* [Document passage]:

Wednesday, September 05, 2007

Karen Blixen ~ April 17, 1885-September 7, 1962

I am posting this a bit early because life is uncertain and work a bit too hectic. Do try and remember her on Friday with a kind thought and perhaps a glass of wine. She'd like that.

I was in the final throes of a complicated relationship when I came upon Judith Thurman’s book, “The Life of a Storyteller” at the Atlanta Public Library Book Sale. I thought it would be just a few days’ pleasure as I opened the book - a distraction from the troublesome hours. It turned into a favorite that I would read over and over when I needed a reminder that life is an adventure that we can either choose to live or avoid.

Karen “Tanne” Blixen AKA Isak Dinesen was an amazing woman – she was a genius with words who, as with most geniuses, was flawed in many ways. It takes a lot of living to bring about that language and easy prose. And a lot of hiding to create the intricate tales she wove. She was born just this side of aristocracy and so bent her life like a willow seeking that clear water but never quite managed to shake her roots clear of that dirt of birth. And so the marriage to the Baron…she was 28 when she left the confines of her very maternal family and moved to British East Africa (known later as Kenya).

Like many women, she fell in love with a part of Bror that was noble and good and fierce and chose to ignore his defects. Even when it was obvious that the marriage was done she did not wish to abandon it, happy to let him go and do what he pleased so long as she could remain who and where she was. And she chose to ignore the financial peril that dogged her steps, finding a solace in the land and her words. But by then the land had brought her Denys…

It was, of course, a doomed affair since he was suspected to be at least bisexual but, for her, intelligence was almost the same as sex and a long talk over intellectual matters was very satisfying. It was enough. But then her age began to tick inside and she craved for a time that normal womanly life of home and children. She had to know it was impossible. She was already at least 40 years old. Their relationship became tortured and the rare hot pleasure became rarer and colder still. The pounding drum of financial ruin played louder and louder until there was no ignoring it. She had to leave her precious land and return to that ancient home with all its maternal burden and staid ways.

Dataset records
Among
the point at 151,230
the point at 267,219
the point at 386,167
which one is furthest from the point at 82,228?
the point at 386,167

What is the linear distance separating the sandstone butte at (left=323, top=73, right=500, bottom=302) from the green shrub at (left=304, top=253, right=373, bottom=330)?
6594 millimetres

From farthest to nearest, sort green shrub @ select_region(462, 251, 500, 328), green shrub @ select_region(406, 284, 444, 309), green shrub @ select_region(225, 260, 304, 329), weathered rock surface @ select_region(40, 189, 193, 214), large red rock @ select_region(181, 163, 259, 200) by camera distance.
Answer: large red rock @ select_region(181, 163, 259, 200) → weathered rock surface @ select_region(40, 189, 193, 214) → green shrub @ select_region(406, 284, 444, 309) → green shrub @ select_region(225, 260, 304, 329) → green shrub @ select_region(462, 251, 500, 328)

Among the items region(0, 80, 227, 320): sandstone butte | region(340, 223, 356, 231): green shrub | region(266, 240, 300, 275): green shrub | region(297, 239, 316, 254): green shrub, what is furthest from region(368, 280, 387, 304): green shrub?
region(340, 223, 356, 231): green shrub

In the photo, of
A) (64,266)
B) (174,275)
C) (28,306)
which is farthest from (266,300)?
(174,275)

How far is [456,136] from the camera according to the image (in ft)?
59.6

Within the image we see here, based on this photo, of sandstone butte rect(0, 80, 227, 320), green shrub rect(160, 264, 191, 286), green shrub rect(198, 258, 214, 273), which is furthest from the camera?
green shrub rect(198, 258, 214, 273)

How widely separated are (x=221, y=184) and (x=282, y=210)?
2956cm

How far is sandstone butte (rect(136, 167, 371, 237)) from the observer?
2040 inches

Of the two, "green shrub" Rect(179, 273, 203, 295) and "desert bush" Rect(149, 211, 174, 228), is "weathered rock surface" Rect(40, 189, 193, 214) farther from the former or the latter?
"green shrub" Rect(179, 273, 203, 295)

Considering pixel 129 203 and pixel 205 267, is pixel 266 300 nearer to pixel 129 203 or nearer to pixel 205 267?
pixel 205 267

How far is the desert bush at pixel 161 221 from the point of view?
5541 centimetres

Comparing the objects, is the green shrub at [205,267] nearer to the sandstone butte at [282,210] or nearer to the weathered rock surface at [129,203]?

---

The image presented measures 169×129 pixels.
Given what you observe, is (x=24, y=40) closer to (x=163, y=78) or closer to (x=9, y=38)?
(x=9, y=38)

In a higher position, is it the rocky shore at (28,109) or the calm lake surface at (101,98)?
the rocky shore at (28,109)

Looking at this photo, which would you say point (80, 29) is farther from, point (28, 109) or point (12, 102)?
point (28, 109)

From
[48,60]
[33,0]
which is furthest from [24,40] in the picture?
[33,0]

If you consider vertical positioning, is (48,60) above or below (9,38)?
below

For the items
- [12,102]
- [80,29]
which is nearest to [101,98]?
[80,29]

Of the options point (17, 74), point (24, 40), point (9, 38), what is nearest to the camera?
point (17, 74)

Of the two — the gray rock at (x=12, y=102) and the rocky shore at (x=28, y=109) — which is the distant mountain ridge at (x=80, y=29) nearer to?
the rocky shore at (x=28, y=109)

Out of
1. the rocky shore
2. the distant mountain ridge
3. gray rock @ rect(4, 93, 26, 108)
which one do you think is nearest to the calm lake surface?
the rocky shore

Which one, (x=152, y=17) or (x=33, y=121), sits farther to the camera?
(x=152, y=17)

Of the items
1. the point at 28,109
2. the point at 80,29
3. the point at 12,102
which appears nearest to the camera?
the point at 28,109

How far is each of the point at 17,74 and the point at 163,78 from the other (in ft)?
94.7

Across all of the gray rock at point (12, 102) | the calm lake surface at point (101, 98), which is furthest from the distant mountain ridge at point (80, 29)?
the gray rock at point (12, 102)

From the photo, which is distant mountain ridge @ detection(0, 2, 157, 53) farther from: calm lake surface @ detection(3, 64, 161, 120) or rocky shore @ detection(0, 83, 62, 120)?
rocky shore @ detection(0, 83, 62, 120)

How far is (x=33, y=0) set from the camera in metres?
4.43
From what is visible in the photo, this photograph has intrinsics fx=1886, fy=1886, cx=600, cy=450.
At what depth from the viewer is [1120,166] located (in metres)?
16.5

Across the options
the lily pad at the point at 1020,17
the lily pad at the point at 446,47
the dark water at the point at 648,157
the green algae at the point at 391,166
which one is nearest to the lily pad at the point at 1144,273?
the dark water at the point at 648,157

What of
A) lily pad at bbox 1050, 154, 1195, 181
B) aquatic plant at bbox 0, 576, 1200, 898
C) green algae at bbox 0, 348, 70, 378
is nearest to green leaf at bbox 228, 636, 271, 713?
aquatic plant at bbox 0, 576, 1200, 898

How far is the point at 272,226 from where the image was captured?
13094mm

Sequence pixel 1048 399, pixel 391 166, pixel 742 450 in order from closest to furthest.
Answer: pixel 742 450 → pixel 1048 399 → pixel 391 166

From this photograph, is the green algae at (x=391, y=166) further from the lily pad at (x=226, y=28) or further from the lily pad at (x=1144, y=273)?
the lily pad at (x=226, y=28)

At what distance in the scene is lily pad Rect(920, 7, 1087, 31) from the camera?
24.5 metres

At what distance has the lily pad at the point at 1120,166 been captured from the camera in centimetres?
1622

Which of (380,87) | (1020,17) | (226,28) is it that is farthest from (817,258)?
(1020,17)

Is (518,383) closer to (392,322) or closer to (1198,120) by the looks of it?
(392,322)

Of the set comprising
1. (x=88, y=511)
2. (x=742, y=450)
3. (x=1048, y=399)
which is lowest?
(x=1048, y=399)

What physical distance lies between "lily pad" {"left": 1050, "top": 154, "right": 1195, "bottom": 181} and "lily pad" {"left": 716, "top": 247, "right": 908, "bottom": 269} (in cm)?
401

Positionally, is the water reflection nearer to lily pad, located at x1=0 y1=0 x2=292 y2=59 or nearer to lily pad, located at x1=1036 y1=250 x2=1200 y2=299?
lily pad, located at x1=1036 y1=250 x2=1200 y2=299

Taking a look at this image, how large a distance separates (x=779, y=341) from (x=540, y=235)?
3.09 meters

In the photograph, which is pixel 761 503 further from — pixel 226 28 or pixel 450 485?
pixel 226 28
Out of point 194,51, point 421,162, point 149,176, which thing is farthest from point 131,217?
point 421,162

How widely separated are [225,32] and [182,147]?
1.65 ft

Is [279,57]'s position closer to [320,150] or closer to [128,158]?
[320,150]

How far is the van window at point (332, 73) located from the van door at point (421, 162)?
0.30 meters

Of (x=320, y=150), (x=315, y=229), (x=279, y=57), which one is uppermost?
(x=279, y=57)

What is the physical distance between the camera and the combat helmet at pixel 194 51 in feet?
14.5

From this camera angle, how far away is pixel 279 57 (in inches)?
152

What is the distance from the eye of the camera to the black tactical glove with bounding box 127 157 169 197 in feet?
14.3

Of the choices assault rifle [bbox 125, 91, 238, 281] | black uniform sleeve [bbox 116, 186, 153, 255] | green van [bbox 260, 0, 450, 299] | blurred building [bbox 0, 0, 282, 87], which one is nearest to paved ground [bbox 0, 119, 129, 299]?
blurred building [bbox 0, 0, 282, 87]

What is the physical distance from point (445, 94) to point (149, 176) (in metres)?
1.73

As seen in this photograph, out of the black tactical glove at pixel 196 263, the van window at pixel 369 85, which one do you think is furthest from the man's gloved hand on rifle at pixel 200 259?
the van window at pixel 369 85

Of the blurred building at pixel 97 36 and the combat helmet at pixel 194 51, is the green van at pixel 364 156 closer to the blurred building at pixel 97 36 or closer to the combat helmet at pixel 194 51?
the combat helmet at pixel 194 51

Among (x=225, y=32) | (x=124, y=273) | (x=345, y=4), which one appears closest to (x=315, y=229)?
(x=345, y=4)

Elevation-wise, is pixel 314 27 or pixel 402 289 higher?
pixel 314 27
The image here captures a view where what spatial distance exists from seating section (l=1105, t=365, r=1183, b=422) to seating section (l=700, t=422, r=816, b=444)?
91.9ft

--

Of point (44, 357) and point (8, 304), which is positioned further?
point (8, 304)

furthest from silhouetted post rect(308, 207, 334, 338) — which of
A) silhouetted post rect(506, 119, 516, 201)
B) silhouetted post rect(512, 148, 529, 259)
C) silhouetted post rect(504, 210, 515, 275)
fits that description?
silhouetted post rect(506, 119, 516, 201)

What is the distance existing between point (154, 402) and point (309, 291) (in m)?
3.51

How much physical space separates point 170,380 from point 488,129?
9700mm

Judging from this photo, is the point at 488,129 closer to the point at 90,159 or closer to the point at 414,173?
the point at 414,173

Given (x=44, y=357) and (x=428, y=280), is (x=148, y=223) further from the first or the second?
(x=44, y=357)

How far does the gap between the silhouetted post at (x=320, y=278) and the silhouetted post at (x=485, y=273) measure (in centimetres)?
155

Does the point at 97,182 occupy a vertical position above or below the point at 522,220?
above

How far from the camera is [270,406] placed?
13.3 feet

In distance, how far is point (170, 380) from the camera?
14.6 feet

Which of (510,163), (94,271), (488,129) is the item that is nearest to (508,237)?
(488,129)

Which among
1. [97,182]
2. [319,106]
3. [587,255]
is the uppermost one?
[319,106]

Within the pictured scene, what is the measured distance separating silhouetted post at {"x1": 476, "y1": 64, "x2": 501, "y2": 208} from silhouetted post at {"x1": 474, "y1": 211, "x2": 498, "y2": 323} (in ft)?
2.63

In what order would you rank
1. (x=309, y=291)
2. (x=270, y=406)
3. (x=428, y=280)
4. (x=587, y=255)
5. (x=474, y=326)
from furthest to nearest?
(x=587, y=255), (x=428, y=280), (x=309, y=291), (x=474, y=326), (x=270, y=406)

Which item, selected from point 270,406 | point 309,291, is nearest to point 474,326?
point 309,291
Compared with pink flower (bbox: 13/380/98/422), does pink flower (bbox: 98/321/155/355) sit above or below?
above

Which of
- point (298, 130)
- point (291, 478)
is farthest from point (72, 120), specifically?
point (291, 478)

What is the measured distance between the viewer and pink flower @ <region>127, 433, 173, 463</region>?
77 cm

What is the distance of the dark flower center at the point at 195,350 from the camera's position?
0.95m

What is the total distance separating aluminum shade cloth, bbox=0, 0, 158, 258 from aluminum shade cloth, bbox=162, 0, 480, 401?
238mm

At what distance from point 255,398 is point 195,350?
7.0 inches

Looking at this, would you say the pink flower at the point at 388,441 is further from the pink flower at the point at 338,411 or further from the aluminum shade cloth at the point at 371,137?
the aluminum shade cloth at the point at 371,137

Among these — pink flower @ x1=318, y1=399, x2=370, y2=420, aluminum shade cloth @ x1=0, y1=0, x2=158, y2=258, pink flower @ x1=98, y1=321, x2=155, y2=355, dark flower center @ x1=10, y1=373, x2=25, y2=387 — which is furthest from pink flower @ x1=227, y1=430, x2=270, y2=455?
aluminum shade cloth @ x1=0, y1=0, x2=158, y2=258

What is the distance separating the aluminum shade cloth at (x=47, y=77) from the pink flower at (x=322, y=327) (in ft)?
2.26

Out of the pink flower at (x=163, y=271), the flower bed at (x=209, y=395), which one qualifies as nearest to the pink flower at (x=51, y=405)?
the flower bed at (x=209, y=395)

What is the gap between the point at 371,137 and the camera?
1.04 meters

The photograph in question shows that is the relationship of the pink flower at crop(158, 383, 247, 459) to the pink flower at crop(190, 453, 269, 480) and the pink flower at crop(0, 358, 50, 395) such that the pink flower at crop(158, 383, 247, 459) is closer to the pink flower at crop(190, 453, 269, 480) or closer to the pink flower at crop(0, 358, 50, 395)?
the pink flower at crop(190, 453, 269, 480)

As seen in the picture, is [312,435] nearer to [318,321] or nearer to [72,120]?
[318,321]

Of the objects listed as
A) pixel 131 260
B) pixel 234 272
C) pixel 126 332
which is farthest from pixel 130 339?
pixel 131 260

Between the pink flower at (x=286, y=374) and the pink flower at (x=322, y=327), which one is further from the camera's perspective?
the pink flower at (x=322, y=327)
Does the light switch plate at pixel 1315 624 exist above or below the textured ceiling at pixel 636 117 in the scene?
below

* [What is asked]:
(1) List every person other than Karen Blixen whom the blog post about her names.
(2) Write the next part of the blog post about Karen Blixen, picking up after its final sentence.

* [Final answers]:
(1) Judith Thurman, Bror, Denys

(2)
What was an unbearable time became madness as news of Denys’ death rang through the country just weeks before she was to leave. It is said that Beryl Markham was to ride with him that day but her beau begged her not to go. She thought it was a matter of jealousy but stayed. Later that same day Denys' plane crashed.

Denys was like a god to all of the "old hands" in Kenya what with his handsome demeanor and handsomer ways. He was a gentleman of an older time and respected for being forthright even if he wasn’t always pleasant. I like to think his death made the leaving easier for her – there was nothing left in Africa for her.

And then, in the cold climate of Denmark, she began to write again as she had when she was a child. Just romances and tales woven through with plays on morality and sharp witted jokes about pride. She’d known it all and could look on such matters from a height that most people don’t ever attain. Her stories related those lessons but they were all couched in disguises like her favorite pantomimes.

As she aged, she endured great pains (essentially mercury poisoning from the original treatment of her syphillis) and so ate sparingly – perhaps somewhat anorexic to today’s definition but I think, too, in order to avoid having more weight on her bones than she could stand, thinking, perhaps, that the pain would be worse with that weight. In the end, she was a wisp, a lamp of sardonic skin lit with an intellectual fervor that never faded. Peter Beard's portrait captured it precisely.


She has been and always will be my muse.

2 comments:

Joan of Argghh! said...

A beautifully written tribute. Thank you so much for this.

"Out of Africa" remains my all-time favorite movie. The best moment--if true, I don't know--was when she kneeled at the feet of the royal visitors and begged for the life and benefit of the people of the Africans. I burst out weeping in the theatre when I saw that scene.

LauraB said...

While the scene you mention may not have happened exactly as portrayed, Sir Joseph Byrne did relent and provide the land for the Kikuyu families and cattle.

Her friend wrote that it was like Queen Victoria offering Mount Kilmanjaro to Kaiser Wilhelm. As the book notes, it may have been the death of Denys that made the decision possible. People respected their relationship and honored it.

I appreciate your very kind words. I wish I could write more eloquently in her honor...she deserves a great deal better than she has here.

Shall I tell you a strange thing? On the way home yesterday I turned the radio on to my usual classical station. Guess what was playing? I think it was a Mozart piece from the movie - it plays over and over again as a theme in the movie...the clarinet piece, "Concerto for Clarinet and Orchesta in A major"(2nd Movement)"

I had shivers and a deep giggle. Playful creature, she was....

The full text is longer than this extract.